VORLIEGENDER TEXT:
Der Intendant des Friedrich-Wolf-Theater in Neustrelitz, Mitglied der NDP, äußerte: »Die Volkskammerwahlen werden dazu beitragen, die Einheit der deutschen Kultur und Kunst schneller wieder herzustellen. Jede Zersplitterung unserer Republik wäre falsch. Deshalb begrüße ich die gemeinsame Aufstellung von Kandidaten der Nationalen Front.«
Vielfach sind die Menschen noch nicht aufgeklärt und verstehen nicht, warum eine gemeinsame Kandidatenliste aufgestellt wird.
Ein Sachbearbeiter, Mitglied der SED, aus der Konsumgenossenschaft Berlin-Prenzlauer Berg äußerte: »Ich möchte bloß wissen, warum wir für die Wahlen am 17. Oktober [1954] Einheitslisten aufstellen. Jede Partei sollte ihre eigenen Listen aufstellen.«
In der Bank für Handwerk und Gewerbe Potsdam stellten die Kollegen die Frage, warum zur Volkswahl einheitliche Listen aufgestellt werden und warum man es nicht auf Parteiwahlen ankommen lasse.
Feindlich verhalten sich zu dieser Frage hauptsächlich kleinbürgerliche Kreise, besonders Mitglieder und zum Teil Funktionäre bürgerlicher Parteien. Sie lehnen die gemeinsame Liste ab mit der Begründung, dies sei »nicht demokratisch« und [sie] fordern getrennte Parteilisten, mit der Absicht, die SED aus der führenden Stellung zu verdrängen.
Ein leitender Chemiker aus dem VEB Minimax Neuruppin, [Bezirk] Potsdam, Mitglied der LDP, lehnte in einer Tagung des LDP-Kreissekretariates ab, in der Ortsgruppe zu referieren, wenn für die Kandidaten der LDP bei der Volkswahl keine extra Listen aufgestellt werden würden.
In einer Mitgliederversammlung des Ortsverbandes der NDPD in Brück, Kreis Belzig, [Bezirk] Potsdam, diskutierten fünf Mitglieder: »Warum werden keine freien Wahlen durchgeführt? Die SED weiß nämlich schon im Voraus, dass sie dann abtreten müsste.«
Ein DBD-Mitglied aus Dittmannsdorf, [Kreis] Borna, sagte: »Mit der Einheitsliste bin ich nicht einverstanden, denn es ist so, die SED trägt die Fahne und wir marschieren immer hinterher.« In diesem Ort ist die gleiche Meinung unter dem größten Teil der DGB-Mitglieder festzustellen.

EINGABEDATEN:
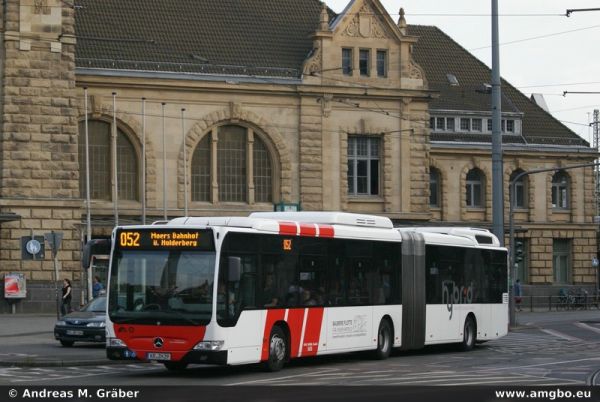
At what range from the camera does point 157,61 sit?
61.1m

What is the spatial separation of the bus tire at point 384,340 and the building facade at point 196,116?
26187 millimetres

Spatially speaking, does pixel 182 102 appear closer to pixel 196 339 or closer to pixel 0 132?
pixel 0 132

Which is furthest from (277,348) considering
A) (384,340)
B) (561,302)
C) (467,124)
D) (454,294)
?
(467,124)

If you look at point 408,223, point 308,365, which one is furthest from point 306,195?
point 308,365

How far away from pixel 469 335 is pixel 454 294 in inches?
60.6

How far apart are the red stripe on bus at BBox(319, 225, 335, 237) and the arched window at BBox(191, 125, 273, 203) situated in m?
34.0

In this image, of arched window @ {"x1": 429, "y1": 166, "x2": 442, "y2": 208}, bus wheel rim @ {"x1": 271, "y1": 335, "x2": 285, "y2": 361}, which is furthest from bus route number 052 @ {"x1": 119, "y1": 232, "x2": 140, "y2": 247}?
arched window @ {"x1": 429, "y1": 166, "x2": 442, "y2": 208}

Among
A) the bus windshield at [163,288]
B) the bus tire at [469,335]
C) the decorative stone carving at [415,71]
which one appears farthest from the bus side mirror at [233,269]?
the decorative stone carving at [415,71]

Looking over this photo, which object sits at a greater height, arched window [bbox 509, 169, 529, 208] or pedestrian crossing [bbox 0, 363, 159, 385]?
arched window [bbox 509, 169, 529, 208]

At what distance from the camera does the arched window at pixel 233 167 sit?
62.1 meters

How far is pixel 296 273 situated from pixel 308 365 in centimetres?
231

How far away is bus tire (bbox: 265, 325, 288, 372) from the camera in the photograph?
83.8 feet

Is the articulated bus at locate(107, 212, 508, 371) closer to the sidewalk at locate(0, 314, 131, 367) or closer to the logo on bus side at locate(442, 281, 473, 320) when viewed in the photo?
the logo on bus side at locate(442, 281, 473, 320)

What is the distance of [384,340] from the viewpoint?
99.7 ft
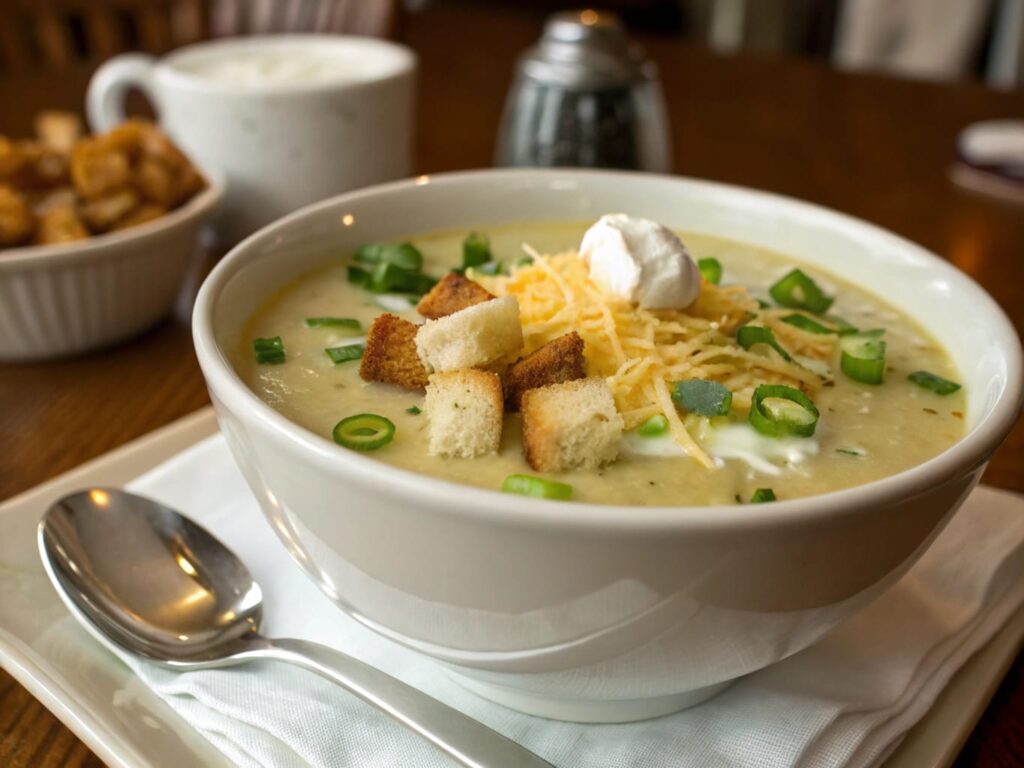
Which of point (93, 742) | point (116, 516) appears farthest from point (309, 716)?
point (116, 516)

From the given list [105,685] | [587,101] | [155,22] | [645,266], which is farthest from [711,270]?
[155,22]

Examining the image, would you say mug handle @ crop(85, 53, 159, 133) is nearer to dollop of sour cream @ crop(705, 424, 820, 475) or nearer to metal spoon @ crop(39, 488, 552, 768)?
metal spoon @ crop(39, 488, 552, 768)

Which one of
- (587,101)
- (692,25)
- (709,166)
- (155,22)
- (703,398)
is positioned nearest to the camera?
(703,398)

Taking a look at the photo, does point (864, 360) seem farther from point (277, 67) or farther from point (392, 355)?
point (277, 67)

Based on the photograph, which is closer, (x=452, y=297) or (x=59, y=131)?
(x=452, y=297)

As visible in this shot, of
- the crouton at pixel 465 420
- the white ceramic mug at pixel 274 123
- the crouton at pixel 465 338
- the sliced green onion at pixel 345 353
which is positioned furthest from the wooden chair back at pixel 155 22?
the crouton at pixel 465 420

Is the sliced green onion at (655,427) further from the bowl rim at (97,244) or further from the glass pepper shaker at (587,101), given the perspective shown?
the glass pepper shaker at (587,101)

...

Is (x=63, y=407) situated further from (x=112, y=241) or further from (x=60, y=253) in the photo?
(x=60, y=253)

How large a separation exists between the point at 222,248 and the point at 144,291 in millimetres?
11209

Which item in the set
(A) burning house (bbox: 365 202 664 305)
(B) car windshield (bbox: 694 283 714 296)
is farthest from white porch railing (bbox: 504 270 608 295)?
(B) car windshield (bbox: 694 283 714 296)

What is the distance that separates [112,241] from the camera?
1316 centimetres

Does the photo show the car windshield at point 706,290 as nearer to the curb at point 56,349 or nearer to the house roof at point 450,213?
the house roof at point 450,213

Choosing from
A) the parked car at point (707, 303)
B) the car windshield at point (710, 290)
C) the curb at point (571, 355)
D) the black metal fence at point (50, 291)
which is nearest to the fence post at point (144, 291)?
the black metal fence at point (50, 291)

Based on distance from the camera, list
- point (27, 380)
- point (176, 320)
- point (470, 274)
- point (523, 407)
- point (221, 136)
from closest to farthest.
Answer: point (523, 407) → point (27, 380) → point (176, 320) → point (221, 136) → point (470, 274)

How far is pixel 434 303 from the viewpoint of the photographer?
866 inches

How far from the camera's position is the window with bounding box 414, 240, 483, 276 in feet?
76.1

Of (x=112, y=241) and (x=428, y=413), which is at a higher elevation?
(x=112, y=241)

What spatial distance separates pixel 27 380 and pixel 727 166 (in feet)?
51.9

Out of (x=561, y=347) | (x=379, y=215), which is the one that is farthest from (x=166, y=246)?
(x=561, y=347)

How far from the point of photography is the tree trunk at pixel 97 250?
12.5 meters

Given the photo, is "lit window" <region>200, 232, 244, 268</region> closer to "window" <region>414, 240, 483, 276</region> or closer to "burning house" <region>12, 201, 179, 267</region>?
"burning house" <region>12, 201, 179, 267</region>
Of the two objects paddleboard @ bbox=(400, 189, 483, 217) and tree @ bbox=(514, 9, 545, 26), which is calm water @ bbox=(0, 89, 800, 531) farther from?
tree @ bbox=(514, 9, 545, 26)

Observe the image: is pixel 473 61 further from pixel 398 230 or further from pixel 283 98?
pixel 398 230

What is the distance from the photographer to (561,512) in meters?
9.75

ARBEITSAUFTRÄGE:
1. Entscheide, ob die folgenden Aussagen mit dem Text zu den Einheitslisten übereinstimmen, und belege jede Antwort (ja oder nein) mit den entscheidenden Worten des Textes: (a) Der Intendant des Theaters in Neustrelitz begrüßt die gemeinsame Aufstellung von Kandidaten. (b) Der Sachbearbeiter aus der Konsumgenossenschaft Berlin-Prenzlauer Berg ist Mitglied der LDP. (c) Der leitende Chemiker aus Neuruppin machte sein Referat in der Ortsgruppe von eigenen Listen für die LDP-Kandidaten abhängig.
2. Gib den Absatz des Textes zu den Einheitslisten, der mit »Feindlich verhalten sich« beginnt, als Stichpunktliste wieder und behalte dabei seine wesentlichen Angaben bei.

LÖSUNGEN:
1.
(a) Ja: »Deshalb begrüße ich die gemeinsame Aufstellung von Kandidaten der Nationalen Front.«
(b) Nein: »Ein Sachbearbeiter, Mitglied der SED, aus der Konsumgenossenschaft Berlin-Prenzlauer Berg«
(c) Ja: »lehnte in einer Tagung des LDP-Kreissekretariates ab, in der Ortsgruppe zu referieren, wenn für die Kandidaten der LDP bei der Volkswahl keine extra Listen aufgestellt werden würden«

2.
- Ablehnende Haltung vor allem in kleinbürgerlichen Kreisen, besonders bei Mitgliedern und teilweise bei Funktionären bürgerlicher Parteien
- Ablehnung der gemeinsamen Liste als »nicht demokratisch«
- Forderung nach getrennten Parteilisten
- Absicht: die SED aus der führenden Stellung verdrängen